One of the most frequent and challenging questions I am asked by property investors is ‘are sustainable buildings more valuable’. This is, after all, the holy grail for many within the industry. If it is possible to demonstrate that sustainability adds value to an asset then surely this must prove beyond doubt that sustainability should be a crucial part of property investment and development?
And so, we have seen many valiant attempts to link sustainability with value. The majority of these use EPCs and building ratings (BREEAM, LEED etc) as the ‘measure’ of sustainability and set out to demonstrate a link with asset or rental value. As many of these studies are undertaken by organisations keen to promote sustainability not surprisingly they claim that sustainability does add value, some as much as a 28% premium. A smaller number argue that there is no causal link at all. Some say that we should no longer talk about a ‘green premium’ that sustainable buildings can attain, but instead, a ‘brown discount’ for those buildings that do not meet increasingly more demanding sustainability standards. All of the studies have been constrained by lack of comparable data and hence can be undermined if one delves into the detail.
As a result, much effort has been expended to improve the quality and quantity of sustainability data. The parameters for measurement have been more clearly defined by initiatives such as the Global Reporting Initiative’s Construction and Real Estate Supplement (CRESS) and there are more benchmarks to enable investors to compare the performance of their assets. In addition, sustainability is making its way into the mainstream valuation process, through, for example the RICS Valuation Information Papers.
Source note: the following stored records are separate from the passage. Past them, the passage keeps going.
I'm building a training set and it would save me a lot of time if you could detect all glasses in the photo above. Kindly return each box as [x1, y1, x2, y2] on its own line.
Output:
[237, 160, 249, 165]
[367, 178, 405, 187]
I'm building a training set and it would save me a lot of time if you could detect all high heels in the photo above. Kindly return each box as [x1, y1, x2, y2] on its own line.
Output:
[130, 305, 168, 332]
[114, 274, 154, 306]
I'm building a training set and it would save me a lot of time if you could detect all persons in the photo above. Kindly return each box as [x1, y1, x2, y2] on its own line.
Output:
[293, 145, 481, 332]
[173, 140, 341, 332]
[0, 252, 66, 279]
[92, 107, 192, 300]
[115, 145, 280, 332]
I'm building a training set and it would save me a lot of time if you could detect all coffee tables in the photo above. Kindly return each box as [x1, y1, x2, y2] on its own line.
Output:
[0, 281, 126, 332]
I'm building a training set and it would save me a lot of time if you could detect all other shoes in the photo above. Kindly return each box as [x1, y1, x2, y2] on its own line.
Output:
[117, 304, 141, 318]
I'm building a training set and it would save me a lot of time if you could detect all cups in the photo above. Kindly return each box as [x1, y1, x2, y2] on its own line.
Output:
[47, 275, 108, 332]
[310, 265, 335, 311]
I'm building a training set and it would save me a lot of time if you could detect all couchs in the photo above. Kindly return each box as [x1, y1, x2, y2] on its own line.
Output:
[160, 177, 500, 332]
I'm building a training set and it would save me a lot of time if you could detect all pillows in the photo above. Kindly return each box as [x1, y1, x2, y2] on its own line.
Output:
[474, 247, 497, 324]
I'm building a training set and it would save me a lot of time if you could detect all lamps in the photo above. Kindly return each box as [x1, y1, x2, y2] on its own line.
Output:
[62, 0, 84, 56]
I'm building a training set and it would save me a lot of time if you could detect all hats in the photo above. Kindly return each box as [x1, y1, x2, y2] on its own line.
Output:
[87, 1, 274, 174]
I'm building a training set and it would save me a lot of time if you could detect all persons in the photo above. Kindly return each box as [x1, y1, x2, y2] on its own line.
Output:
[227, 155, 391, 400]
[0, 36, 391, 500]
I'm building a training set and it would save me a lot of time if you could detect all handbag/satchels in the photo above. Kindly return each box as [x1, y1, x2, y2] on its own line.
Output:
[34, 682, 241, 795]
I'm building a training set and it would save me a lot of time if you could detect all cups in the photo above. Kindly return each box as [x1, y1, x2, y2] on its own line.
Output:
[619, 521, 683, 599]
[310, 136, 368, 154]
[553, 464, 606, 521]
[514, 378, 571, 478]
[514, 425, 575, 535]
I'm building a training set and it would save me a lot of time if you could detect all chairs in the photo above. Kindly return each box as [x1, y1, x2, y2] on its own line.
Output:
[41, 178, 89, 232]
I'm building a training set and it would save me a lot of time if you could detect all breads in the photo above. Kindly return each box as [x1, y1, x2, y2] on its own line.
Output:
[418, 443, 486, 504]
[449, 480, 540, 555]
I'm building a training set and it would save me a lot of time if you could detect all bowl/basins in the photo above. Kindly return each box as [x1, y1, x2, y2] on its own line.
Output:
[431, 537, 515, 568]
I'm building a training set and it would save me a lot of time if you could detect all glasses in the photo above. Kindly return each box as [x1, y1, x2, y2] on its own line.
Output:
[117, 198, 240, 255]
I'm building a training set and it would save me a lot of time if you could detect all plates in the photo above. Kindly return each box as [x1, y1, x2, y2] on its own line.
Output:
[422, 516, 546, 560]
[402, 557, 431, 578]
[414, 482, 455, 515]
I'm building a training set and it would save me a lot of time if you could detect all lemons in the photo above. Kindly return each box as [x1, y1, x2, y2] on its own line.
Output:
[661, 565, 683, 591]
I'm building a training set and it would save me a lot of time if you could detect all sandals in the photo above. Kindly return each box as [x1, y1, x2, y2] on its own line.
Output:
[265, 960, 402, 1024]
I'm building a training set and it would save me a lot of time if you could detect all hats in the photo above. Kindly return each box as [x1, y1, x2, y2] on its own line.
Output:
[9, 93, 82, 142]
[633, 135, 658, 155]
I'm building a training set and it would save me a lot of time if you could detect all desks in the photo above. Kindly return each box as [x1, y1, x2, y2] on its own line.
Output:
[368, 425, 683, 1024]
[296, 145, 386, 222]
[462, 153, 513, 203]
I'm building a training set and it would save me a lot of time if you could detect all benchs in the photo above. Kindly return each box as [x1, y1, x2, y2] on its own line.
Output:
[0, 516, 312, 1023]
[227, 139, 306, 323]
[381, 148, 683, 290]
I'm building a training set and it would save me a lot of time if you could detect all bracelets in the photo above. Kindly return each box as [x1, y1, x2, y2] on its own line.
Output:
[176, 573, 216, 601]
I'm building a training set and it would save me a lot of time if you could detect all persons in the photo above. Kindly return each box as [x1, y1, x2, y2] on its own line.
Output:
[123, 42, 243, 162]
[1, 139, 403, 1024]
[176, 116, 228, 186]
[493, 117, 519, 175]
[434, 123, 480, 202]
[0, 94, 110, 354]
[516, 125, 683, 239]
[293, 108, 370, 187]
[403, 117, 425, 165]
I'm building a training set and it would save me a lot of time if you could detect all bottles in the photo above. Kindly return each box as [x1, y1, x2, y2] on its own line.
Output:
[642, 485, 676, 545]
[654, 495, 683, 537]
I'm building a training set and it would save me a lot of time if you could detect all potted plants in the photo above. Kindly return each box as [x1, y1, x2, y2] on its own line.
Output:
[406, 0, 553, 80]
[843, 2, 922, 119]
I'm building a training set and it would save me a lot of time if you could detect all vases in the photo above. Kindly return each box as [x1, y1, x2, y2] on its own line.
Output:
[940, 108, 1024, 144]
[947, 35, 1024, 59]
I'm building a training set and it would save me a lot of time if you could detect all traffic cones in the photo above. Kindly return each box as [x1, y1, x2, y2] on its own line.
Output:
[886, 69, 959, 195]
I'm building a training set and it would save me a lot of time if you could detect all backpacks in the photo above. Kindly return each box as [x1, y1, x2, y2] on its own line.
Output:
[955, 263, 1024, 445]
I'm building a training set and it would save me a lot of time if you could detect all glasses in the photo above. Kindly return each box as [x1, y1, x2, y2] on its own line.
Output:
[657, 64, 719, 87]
As sustainability has become more embedded within building design and management, the debate has moved on. Ironically the more we measure, the harder it is becoming to isolate sustainability factors and their impact on value. Instead we talk about sustainability being one of the features that defines a building as ‘prime’ with the associated value that brings. And so, sustainability has become truly integrated into the valuation process - mission accomplished?
Far from it. Why? Two reasons.
Firstly, the truth is that these somewhat academic debates take place largely divorced from the reality of investment management where decisions to acquire, develop or dispose of assets remain largely untouched by sustainability issues. It is still relatively rare to find an investor who will tell you that they have turned down an acquisition or, indeed, disposed of an asset because of its poor sustainability attributes.
Secondly, the definition of ‘sustainability’ remains a shallow one, limited largely to environmental issues and to those risks that can be identified and managed - EPCs and BREEAM ratings only scratch the surface of what sustainability truly means for property investment. With sustainability comes uncertainty – the exact nature and impact of risks is still unknown, particularly strategic risks – very few property investors truly understand the implications of operating in a low growth, low carbon economy, let alone in a sustainable economy. How will this affect the objectives and structure of funds, the assets in which they invest and the locations they will invest in?
We have made a huge amount of progress towards identifying, measuring and managing some of the key ‘technical’ environmental sustainability issues, but we have yet to engage fully with the strategic implications of sustainability for property portfolios. Fundamental to this is a re-examination of what we mean by value, how it is created and measured. How do we shift property investment towards long-term value creation measured by environmental and social capital as well as financial capital produced? This may seem to be a utopian question, but as we begin to come to grips with the fall-out from a global financial crisis, what better time to dig a bit deeper into the true meaning of value?